[PATCH] D14151: [X86][AVX] Fix lowering of X86ISD::VZEXT_MOVL for 128-bit -> 256-bit extension

Wed Nov 18 10:29:33 PST 2015

RKSimon added a comment.

I'll update this patch to just be a fix, with just the removed lines (and the altered tests) and then prepare a second patch that improves the code quality. We are missing a potentially big perf gain for when the upper half of a register can be implicitly zero'd with VEX encoded instructions - especially on 128-bit ALUs such as Jaguar and Sandy Bridge.


================
Comment at: lib/Target/X86/X86InstrSSE.td:7207-7227
@@ -7221,2 +7206,23 @@
 
+  def : Pat<(v8i32 (X86vzmovl (insert_subvector undef,
+                   (v4i32 VR128:$src), (iPTR 0)))),
+            (SUBREG_TO_REG (i32 0),
+                           (VPBLENDWrri (v4i32 (V_SET0)), VR128:$src, (i8 3)),
+                           sub_xmm)>;
+  def : Pat<(v4i64 (X86vzmovl (insert_subvector undef,
+                   (v2i64 VR128:$src), (iPTR 0)))),
+            (SUBREG_TO_REG (i32 0),
+                           (VPBLENDWrri (v4i32 (V_SET0)), VR128:$src, (i8 15)),
+                           sub_xmm)>;
+  def : Pat<(v8f32 (X86vzmovl (insert_subvector undef,
+                   (v4f32 VR128:$src), (iPTR 0)))),
+            (SUBREG_TO_REG (i32 0),
+                           (VBLENDPSrri (v4f32 (V_SET0)), VR128:$src, (i8 1)),
+                           sub_xmm)>;
+  def : Pat<(v4f64 (X86vzmovl (insert_subvector undef,
+                   (v2f64 VR128:$src), (iPTR 0)))),
+            (SUBREG_TO_REG (i32 0),
+                           (VBLENDPDrri (v2f64 (V_SET0)), VR128:$src, (i8 1)),
+                           sub_xmm)>;
+
   // These will incur an FP/int domain crossing penalty, but it may be the only
----------------
andreadb wrote:
> I don't think these new patterns are needed.

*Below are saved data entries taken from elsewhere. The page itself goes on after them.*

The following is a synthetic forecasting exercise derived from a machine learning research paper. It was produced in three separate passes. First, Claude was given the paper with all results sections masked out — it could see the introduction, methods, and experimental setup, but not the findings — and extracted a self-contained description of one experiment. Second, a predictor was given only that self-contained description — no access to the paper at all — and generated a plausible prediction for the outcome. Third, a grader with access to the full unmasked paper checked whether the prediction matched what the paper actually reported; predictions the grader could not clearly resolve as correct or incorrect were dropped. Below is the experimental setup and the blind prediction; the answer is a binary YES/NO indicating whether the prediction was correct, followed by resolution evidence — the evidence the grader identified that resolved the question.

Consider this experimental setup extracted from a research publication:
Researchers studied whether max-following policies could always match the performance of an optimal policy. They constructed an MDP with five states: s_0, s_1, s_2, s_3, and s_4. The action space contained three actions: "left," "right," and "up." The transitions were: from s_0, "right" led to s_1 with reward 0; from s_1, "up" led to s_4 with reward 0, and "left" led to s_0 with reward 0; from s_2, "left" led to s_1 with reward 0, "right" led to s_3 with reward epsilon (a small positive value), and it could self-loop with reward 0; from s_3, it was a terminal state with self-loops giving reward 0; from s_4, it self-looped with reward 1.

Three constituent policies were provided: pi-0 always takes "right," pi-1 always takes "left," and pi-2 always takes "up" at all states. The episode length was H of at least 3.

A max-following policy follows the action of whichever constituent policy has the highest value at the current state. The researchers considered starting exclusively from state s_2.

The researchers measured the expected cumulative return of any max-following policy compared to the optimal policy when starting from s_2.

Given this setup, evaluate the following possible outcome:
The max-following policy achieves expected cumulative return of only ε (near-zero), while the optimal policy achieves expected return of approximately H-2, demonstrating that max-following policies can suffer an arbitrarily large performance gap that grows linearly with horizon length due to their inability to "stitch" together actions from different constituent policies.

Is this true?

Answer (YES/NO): YES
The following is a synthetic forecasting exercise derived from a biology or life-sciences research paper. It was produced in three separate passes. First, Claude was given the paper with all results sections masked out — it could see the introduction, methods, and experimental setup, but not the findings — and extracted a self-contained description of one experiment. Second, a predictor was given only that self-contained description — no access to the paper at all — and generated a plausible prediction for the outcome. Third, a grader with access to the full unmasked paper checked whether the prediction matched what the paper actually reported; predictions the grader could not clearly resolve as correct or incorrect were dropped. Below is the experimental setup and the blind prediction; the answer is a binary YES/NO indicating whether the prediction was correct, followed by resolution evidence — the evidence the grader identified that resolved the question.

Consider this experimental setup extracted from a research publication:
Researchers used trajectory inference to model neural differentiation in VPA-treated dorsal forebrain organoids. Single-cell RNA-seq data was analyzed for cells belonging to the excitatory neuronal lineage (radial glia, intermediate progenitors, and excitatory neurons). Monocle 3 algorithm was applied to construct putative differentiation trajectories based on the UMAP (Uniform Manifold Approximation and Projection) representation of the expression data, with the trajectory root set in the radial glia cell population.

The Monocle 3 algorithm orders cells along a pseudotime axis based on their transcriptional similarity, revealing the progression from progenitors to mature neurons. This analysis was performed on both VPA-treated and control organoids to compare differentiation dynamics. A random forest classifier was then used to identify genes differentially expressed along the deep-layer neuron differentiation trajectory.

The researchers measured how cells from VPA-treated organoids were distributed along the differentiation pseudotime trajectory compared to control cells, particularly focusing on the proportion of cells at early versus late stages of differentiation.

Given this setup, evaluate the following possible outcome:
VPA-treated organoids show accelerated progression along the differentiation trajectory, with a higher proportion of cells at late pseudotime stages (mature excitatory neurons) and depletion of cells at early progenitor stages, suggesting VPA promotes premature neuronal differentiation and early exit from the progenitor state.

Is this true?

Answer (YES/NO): NO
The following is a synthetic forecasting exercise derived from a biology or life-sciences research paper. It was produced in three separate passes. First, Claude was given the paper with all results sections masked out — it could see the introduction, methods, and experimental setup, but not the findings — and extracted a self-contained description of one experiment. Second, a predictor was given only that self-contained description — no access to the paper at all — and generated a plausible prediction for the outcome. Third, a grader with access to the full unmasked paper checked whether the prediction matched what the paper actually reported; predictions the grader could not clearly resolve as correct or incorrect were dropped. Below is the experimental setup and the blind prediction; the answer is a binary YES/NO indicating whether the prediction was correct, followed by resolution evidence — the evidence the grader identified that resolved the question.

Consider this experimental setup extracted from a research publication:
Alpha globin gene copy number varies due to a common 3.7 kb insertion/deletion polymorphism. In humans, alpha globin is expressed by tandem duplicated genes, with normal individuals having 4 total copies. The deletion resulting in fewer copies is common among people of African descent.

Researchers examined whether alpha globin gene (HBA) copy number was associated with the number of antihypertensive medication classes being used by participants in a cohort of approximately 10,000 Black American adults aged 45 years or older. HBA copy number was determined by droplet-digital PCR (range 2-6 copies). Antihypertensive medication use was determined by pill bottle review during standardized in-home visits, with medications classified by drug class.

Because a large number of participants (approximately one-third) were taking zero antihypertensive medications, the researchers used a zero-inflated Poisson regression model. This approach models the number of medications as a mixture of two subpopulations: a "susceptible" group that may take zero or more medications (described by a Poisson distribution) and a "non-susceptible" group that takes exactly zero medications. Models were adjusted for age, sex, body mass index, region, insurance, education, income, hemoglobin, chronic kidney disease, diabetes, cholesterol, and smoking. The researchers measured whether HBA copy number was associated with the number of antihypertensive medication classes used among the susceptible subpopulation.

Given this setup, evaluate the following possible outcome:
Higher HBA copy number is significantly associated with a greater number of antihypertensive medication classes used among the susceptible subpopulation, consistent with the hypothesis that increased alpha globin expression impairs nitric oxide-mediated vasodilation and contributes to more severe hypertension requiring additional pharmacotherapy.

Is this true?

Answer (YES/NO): NO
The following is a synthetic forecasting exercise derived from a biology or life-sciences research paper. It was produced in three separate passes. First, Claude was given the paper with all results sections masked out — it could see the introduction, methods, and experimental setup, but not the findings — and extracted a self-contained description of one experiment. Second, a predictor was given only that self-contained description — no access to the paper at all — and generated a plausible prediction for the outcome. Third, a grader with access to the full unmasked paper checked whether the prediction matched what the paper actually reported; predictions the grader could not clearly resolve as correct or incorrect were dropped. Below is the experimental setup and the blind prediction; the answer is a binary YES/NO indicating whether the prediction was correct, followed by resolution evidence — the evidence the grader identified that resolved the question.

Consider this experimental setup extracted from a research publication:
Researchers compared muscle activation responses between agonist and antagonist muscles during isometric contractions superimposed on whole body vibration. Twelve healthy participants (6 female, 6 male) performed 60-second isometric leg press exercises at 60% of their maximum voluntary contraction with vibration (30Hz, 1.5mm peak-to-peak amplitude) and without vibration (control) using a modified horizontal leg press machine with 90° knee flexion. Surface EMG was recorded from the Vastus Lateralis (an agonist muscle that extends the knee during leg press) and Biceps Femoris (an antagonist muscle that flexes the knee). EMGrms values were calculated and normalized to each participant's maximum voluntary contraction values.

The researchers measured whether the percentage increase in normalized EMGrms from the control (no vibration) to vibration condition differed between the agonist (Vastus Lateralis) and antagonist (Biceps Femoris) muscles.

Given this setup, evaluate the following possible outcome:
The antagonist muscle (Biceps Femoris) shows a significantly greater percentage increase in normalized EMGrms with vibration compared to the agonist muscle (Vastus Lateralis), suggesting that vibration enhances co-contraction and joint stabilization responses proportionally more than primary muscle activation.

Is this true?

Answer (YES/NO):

We already have sse4.1/avx patterns to select a blend from a vzmovl node.
> 
> If your goal is just to fix the miscompile, then the minimal fix consists in removing the offending patterns between lines 939 and 952.
> 
> The poor codegen reported by Jeroen is caused by the lack of smart x86 combine rules for 256-bit shuffles in function 'PerformShuffleCombine256'. That function implements a very simple rule for when there is a shuffle between two concat_vector nodes. Ideally we should extend it and add rules for the case where the second operand is a build_vector of all zeroes.
> 
> Currently we check if a shuffle takes as input two concat_vectors and we try to fold it to a zero extending load or an insert of a 128-bit vector into a zero vector.
> I think that we are just missing rules for the case where we are inserting a 64/32-bit quantity in a zero vector.
I can confirm that just removing the lines 939 to 952 fixes the problem. It then leaves AVX1 targets with a lot of domain crossing stalls between integer / float to deal with the 256-bit vectors.


Repository:
  rL LLVM

http://reviews.llvm.org/D14151